:: Listing ::

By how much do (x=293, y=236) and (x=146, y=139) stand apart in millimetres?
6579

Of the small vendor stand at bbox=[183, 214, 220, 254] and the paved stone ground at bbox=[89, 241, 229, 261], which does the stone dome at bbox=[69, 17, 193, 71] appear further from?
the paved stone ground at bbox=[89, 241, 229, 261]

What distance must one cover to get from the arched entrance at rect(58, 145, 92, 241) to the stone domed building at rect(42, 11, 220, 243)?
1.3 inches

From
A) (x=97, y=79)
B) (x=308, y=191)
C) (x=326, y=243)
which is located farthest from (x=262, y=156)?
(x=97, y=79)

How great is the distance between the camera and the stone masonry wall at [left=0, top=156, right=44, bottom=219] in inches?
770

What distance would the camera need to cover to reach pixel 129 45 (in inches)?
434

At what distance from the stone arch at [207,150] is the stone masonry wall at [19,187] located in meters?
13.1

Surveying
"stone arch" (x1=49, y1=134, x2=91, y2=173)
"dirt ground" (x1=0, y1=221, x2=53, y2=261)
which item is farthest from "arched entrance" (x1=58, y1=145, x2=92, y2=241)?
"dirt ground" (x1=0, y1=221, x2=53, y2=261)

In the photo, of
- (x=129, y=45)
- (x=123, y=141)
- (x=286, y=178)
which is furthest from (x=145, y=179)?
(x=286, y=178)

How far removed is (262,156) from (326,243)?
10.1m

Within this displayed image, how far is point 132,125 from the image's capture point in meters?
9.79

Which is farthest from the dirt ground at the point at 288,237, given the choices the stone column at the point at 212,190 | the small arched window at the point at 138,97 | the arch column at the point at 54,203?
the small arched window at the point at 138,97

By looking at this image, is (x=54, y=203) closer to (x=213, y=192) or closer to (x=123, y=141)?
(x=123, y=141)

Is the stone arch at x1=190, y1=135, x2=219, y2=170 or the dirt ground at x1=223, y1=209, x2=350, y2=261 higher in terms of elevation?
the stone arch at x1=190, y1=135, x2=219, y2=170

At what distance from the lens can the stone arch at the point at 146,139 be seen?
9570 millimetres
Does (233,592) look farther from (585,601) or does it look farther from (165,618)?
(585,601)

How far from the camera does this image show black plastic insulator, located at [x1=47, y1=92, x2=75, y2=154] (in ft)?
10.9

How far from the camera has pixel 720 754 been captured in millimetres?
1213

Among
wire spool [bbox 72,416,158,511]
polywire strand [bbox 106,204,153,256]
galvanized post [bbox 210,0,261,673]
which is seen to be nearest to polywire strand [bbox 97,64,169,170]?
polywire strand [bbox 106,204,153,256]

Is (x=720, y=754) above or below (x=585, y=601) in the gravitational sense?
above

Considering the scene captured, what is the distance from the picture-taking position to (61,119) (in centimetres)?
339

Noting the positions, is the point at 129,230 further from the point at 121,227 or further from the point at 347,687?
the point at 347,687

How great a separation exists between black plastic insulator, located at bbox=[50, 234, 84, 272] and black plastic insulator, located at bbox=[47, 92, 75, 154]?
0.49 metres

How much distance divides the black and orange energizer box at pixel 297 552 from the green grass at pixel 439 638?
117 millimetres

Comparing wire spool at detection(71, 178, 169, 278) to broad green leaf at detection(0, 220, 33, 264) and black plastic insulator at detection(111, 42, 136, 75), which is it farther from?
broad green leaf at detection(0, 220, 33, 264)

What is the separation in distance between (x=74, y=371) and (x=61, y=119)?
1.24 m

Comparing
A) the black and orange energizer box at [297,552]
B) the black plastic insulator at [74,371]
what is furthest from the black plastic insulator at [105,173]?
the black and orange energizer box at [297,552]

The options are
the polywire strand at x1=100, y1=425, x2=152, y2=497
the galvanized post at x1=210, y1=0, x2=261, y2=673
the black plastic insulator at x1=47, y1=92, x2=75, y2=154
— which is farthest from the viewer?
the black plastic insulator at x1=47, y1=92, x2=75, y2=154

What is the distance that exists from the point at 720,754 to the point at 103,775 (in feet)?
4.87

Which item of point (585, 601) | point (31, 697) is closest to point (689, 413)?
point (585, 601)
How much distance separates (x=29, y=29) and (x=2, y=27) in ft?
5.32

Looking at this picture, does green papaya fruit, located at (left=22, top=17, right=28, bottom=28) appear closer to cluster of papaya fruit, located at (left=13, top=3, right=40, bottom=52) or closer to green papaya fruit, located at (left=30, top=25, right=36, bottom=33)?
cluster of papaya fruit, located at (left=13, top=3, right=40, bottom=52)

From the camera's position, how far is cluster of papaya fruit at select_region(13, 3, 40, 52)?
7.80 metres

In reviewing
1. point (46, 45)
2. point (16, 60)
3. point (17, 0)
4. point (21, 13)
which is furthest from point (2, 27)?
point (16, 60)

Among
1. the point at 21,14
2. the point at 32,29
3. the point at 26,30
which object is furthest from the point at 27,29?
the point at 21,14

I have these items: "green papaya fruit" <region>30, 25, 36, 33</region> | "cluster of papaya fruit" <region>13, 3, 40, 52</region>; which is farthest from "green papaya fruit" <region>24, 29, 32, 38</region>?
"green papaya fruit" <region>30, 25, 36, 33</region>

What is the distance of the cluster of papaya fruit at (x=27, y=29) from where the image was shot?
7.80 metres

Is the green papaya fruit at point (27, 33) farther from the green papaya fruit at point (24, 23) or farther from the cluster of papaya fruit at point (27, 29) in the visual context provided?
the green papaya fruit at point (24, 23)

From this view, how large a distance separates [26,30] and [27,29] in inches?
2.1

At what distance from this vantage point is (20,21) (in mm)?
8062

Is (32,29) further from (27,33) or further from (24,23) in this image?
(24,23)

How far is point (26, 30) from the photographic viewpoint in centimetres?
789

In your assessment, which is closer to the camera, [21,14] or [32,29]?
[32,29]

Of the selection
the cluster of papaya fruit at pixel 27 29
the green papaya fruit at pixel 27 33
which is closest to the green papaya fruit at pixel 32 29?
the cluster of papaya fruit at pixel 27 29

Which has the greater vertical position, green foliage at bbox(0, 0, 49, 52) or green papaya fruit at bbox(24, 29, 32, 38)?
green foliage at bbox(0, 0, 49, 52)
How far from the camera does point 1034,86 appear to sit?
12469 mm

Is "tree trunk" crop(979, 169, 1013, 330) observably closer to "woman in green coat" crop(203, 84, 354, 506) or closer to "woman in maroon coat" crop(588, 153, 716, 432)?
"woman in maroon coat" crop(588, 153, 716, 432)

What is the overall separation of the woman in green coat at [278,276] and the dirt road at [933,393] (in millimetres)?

:::

→ Objective
Update the data starting at the line that contains "Which is farthest from the dirt" and ending at the line that contains "9570 millimetres", changing "elevation" to "height" and leaving everything else unchanged. Return only those lines.

→ Task solution
Which is farthest from the dirt ground at the point at 288,237, given the choices the stone column at the point at 212,190 | the small arched window at the point at 138,97 | the arch column at the point at 54,203?
the small arched window at the point at 138,97

By looking at this image, is (x=54, y=203) closer to (x=213, y=192) or closer to (x=123, y=141)?
(x=123, y=141)

Is the stone arch at x1=190, y1=135, x2=219, y2=170 or the dirt ground at x1=223, y1=209, x2=350, y2=261 higher in terms of height?
the stone arch at x1=190, y1=135, x2=219, y2=170

At what distance from the lens can the stone arch at the point at 146,139 be seen?
9570 millimetres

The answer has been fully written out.